Inside Mac Games complimented Color Dark Castle for including the rooms from the original Dark Castle while also including new elements such as additional rooms that had the effect of making the game come out even better than the original.

== Story ==
The evil Black Knight terrorizes the townspeople, our hero Prince Duncan decides to topple his throne, but in order to do that, he must travel to the four sections of the castle: Fireball, Shield, Trouble, and Black Knight.
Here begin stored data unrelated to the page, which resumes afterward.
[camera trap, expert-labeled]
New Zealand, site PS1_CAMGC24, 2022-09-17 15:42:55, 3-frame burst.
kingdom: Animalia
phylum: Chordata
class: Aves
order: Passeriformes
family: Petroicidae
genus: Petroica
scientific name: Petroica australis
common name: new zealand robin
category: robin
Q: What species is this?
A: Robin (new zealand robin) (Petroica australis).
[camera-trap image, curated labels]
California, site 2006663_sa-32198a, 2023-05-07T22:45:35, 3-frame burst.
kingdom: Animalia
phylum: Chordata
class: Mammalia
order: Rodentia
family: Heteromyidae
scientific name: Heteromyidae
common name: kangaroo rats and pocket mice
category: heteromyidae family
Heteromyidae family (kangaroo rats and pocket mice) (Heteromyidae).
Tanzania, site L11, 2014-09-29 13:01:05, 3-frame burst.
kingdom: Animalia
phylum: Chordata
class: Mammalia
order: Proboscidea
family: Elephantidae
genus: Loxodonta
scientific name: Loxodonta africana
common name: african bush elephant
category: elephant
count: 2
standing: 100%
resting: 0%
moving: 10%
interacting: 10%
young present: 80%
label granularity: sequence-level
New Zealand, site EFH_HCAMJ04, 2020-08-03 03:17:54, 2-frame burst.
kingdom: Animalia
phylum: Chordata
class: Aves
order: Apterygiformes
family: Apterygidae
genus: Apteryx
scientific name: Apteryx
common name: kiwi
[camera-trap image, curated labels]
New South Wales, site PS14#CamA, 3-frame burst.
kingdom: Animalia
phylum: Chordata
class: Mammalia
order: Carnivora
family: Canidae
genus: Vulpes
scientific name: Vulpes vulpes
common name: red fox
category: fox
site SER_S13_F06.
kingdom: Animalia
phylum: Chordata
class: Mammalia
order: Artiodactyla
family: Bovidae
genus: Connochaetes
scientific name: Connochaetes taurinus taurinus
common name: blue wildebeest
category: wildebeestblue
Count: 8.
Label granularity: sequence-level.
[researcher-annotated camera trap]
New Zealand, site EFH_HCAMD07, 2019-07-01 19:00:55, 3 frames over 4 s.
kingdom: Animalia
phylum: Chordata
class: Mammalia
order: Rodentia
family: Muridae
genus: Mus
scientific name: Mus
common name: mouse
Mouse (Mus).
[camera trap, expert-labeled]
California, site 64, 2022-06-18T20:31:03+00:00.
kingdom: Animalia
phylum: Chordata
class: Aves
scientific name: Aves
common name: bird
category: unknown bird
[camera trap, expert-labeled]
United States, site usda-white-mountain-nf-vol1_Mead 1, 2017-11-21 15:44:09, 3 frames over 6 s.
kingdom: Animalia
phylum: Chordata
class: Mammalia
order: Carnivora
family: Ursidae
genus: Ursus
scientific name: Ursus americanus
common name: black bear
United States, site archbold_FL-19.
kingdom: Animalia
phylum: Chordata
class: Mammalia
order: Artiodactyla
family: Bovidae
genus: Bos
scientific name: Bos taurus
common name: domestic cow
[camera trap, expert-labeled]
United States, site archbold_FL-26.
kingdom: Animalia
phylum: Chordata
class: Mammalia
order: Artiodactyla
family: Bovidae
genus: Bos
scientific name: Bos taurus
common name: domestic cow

After collecting the Fireball, and Shield, Duncan makes his way to The Black Knight's Throne room, where he topples the Black Knight's Throne. On Novice, Beginner, and Intermediate the Black Knight stands up shaking his fist, as a gargoyle takes Duncan to Trouble 3. On advanced The Black Knight's throne falls off the bottom of the screen, while Duncan dances, and it fades out.

== Remakes ==
At the end of the credits, the game states: "Watch out next year for Beyond Dark Castle," but this planned release was dropped due to the announcement of Return to Dark Castle, which is a sequel to Beyond Dark Castle in full color, including all the levels from Dark Castle and Beyond Dark Castle. It was ultimately released on March 14, 2008 and was developed by Z Sculpt.

A remake of the original version for mobile was released in 2006. It is developed by Super Happy Fun Fun and published by Bandai. It contains slightly remade level designs, as well as updated color graphics.